- **Task prompt**
Could you reproduce the stretch of the listing from the line that contains "chart have? 6" through the line that contains "In the left chart (Average), how", switching "legend" to "key" and changing nothing else? Leave the pictures out.

- **Provided entries**
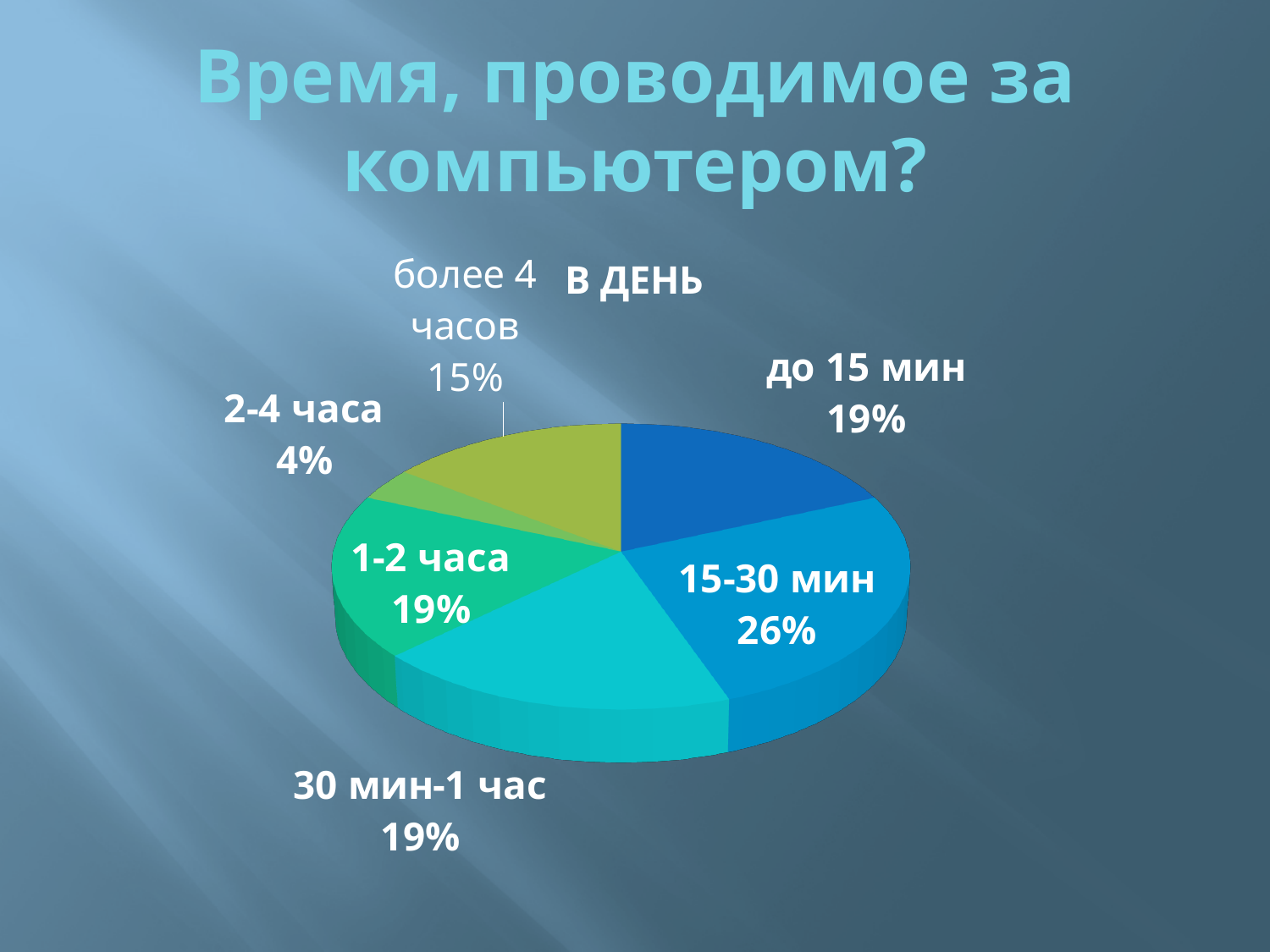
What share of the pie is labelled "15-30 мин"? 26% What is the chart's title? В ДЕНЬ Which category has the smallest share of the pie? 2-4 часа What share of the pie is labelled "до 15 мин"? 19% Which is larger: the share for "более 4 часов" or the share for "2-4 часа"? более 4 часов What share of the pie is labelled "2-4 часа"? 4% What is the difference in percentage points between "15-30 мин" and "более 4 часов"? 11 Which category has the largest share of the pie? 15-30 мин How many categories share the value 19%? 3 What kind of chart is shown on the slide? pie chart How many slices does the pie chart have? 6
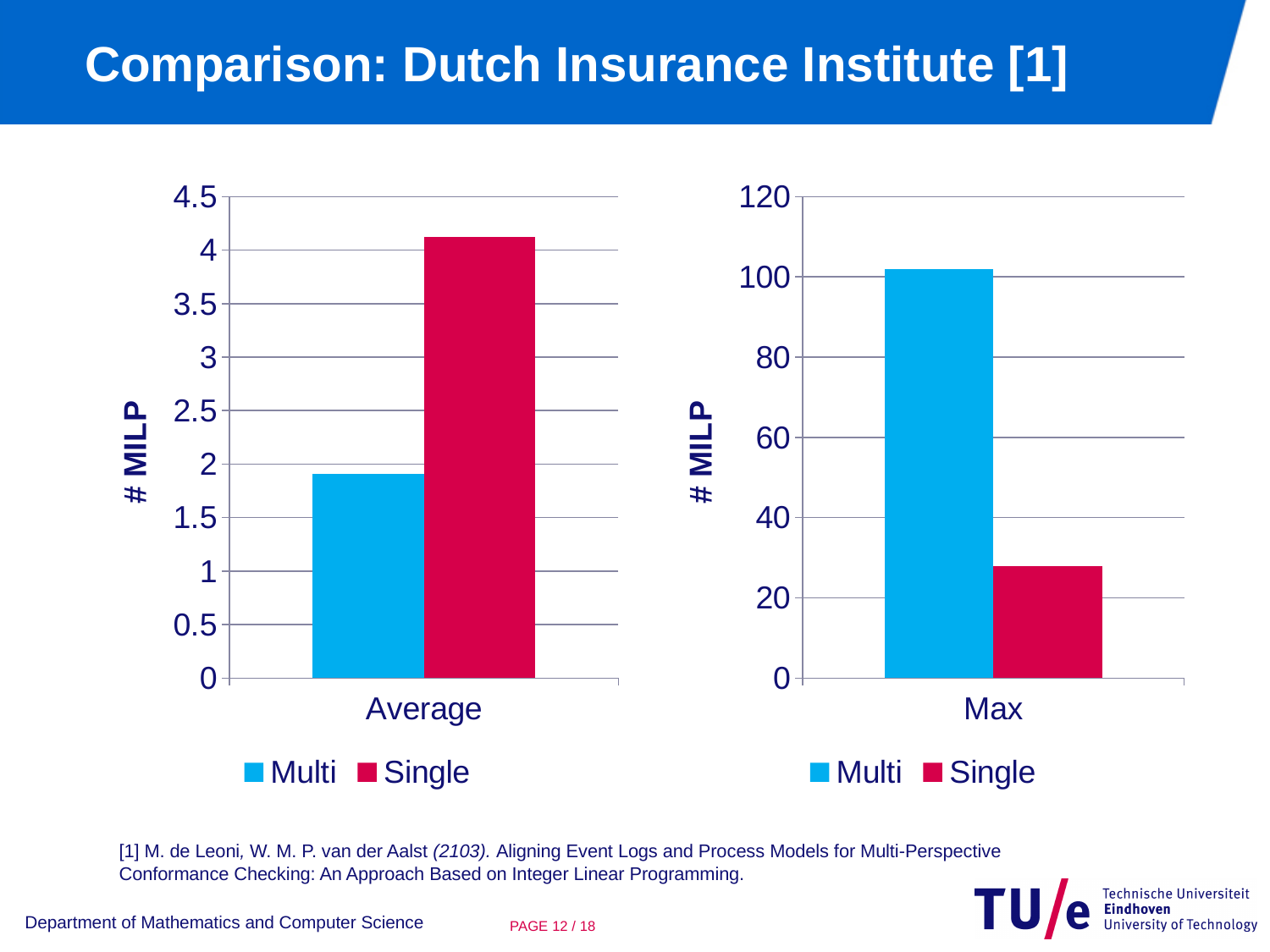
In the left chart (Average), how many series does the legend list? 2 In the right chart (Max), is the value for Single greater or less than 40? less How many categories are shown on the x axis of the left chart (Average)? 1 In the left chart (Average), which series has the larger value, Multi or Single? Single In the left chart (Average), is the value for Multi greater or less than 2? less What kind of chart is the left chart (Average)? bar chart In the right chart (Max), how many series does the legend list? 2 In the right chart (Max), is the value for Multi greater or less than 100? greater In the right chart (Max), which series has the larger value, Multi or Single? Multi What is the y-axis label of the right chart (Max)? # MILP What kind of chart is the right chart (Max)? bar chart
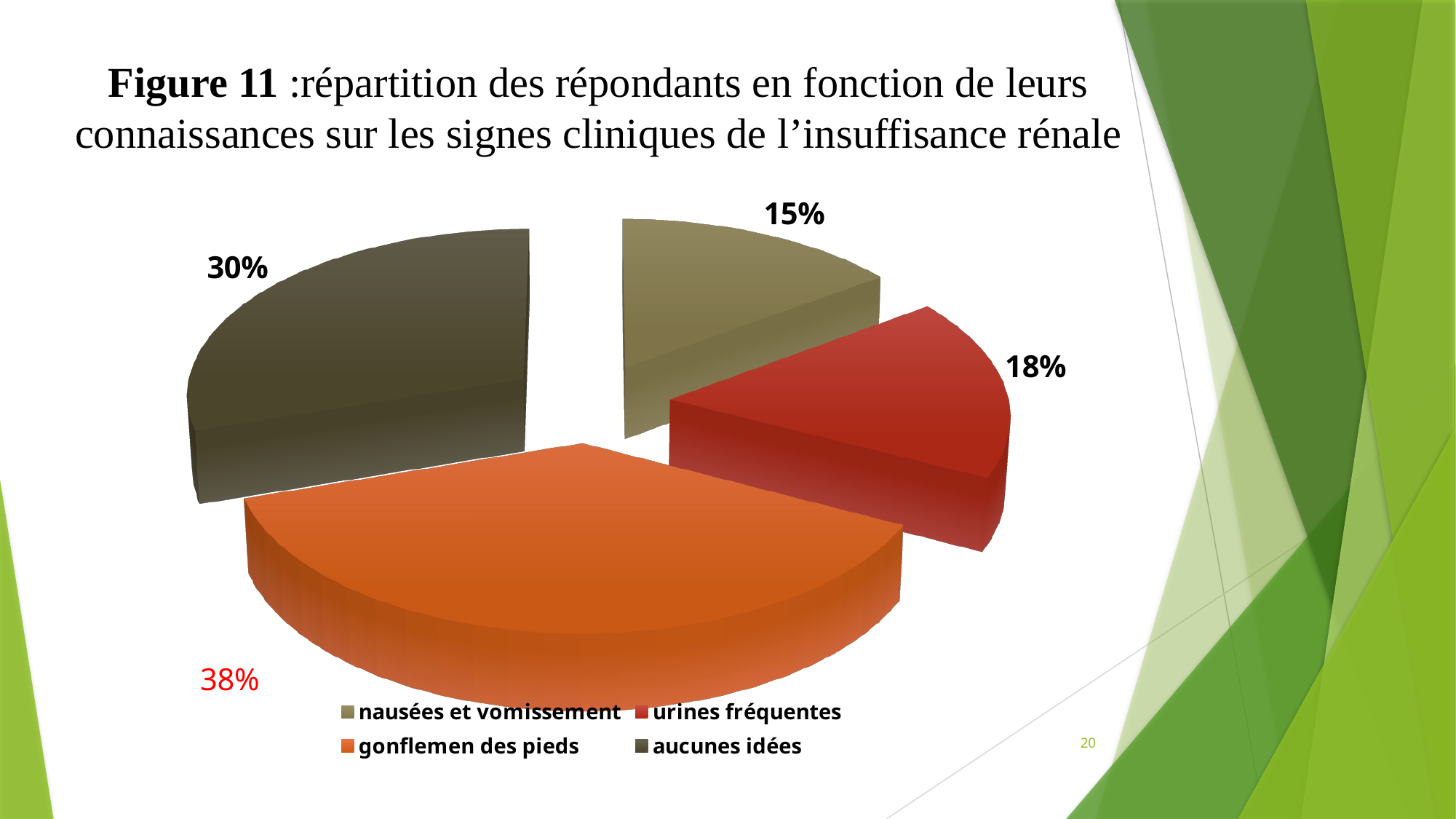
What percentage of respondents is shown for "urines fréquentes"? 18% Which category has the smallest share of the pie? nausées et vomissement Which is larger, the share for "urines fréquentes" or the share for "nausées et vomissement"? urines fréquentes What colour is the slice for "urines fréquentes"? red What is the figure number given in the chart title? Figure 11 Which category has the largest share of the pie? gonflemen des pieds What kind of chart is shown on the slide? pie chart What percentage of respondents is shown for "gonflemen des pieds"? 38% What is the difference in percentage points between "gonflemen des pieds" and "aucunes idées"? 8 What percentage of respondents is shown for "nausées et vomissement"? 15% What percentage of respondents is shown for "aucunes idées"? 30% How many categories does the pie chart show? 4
---
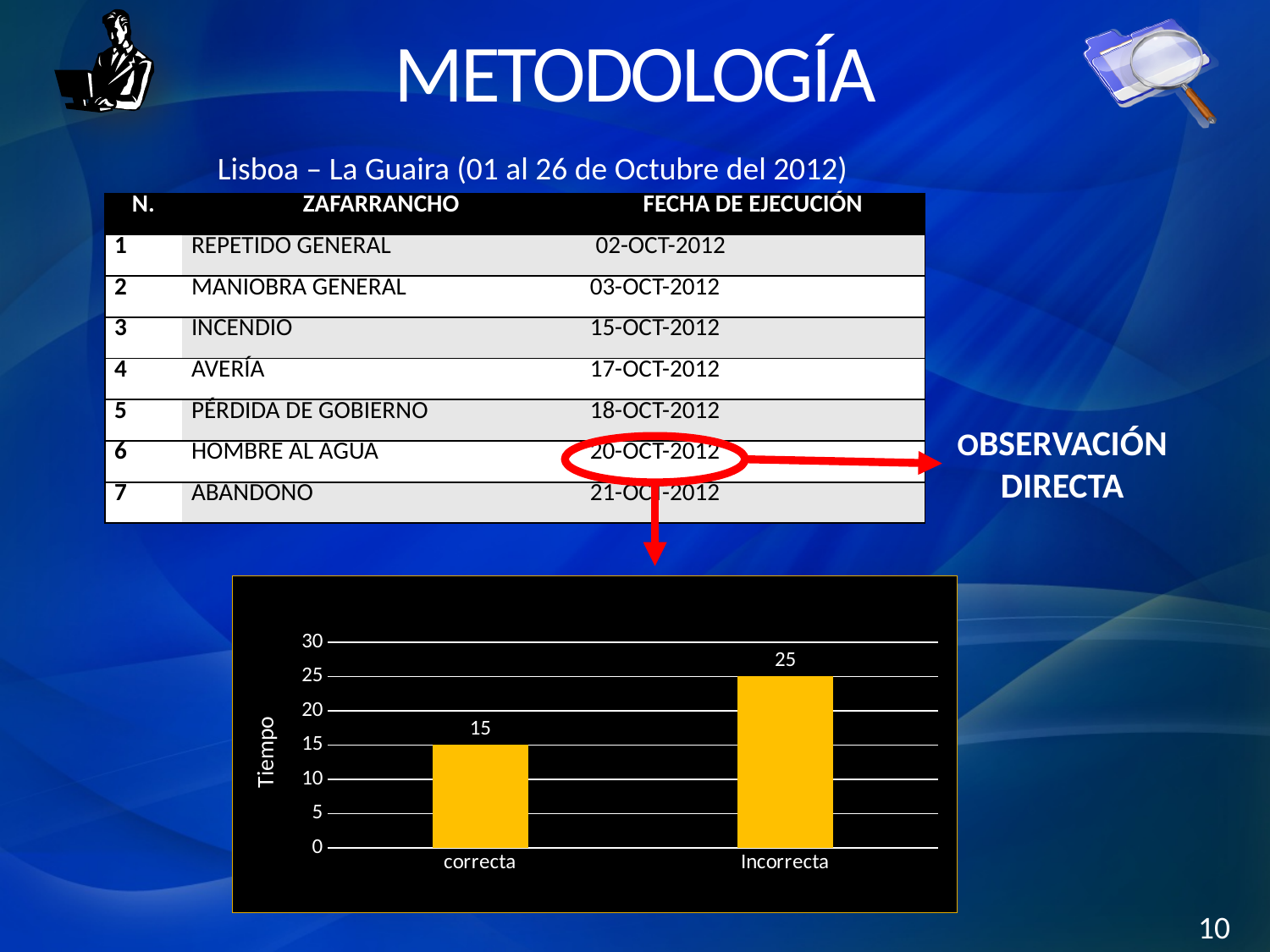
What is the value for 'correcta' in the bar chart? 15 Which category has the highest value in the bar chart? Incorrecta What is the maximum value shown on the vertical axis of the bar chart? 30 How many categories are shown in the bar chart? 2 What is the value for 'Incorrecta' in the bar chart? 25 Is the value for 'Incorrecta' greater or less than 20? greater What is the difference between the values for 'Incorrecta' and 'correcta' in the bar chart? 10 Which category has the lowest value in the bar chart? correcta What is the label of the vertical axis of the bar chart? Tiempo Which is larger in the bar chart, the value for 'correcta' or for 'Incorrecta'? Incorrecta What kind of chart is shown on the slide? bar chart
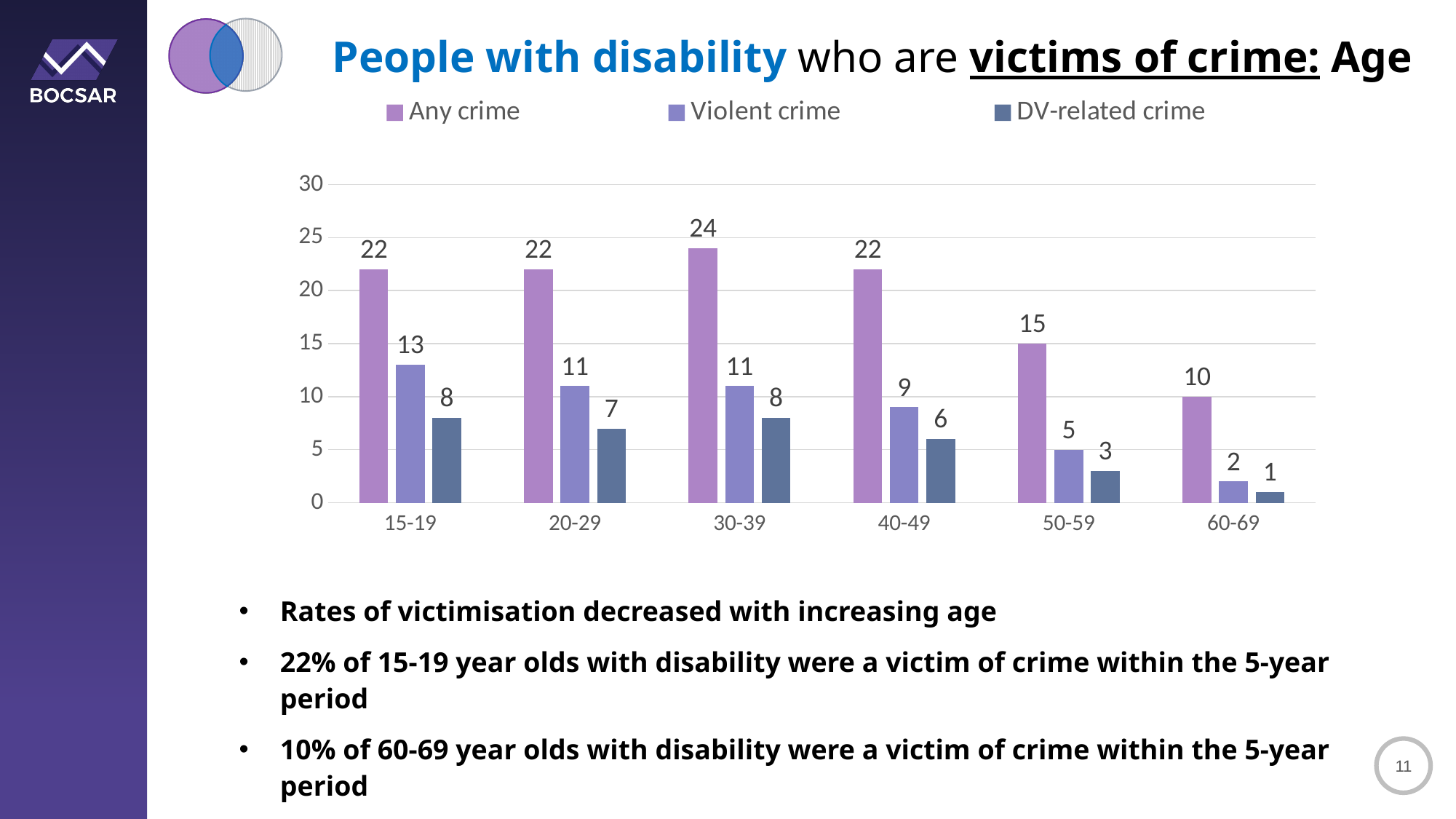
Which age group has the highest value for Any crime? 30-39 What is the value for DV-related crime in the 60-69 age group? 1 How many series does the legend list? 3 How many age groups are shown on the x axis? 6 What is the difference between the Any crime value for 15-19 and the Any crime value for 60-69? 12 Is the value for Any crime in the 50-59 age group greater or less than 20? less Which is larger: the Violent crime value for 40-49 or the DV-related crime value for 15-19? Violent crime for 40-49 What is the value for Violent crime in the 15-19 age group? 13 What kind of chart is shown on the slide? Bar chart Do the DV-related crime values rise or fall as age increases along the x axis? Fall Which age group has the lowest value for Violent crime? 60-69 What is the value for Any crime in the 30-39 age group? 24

- **Reply to the exercise**
What share of the pie is labelled "15-30 мин"? 26% What is the chart's title? В ДЕНЬ Which category has the smallest share of the pie? 2-4 часа What share of the pie is labelled "до 15 мин"? 19% Which is larger: the share for "более 4 часов" or the share for "2-4 часа"? более 4 часов What share of the pie is labelled "2-4 часа"? 4% What is the difference in percentage points between "15-30 мин" and "более 4 часов"? 11 Which category has the largest share of the pie? 15-30 мин How many categories share the value 19%? 3 What kind of chart is shown on the slide? pie chart How many slices does the pie chart have? 6
In the left chart (Average), how many series does the key list? 2 In the right chart (Max), is the value for Single greater or less than 40? less How many categories are shown on the x axis of the left chart (Average)? 1 In the left chart (Average), which series has the larger value, Multi or Single? Single In the left chart (Average), is the value for Multi greater or less than 2? less What kind of chart is the left chart (Average)? bar chart In the right chart (Max), how many series does the key list? 2 In the right chart (Max), is the value for Multi greater or less than 100? greater In the right chart (Max), which series has the larger value, Multi or Single? Multi What is the y-axis label of the right chart (Max)? # MILP What kind of chart is the right chart (Max)? bar chart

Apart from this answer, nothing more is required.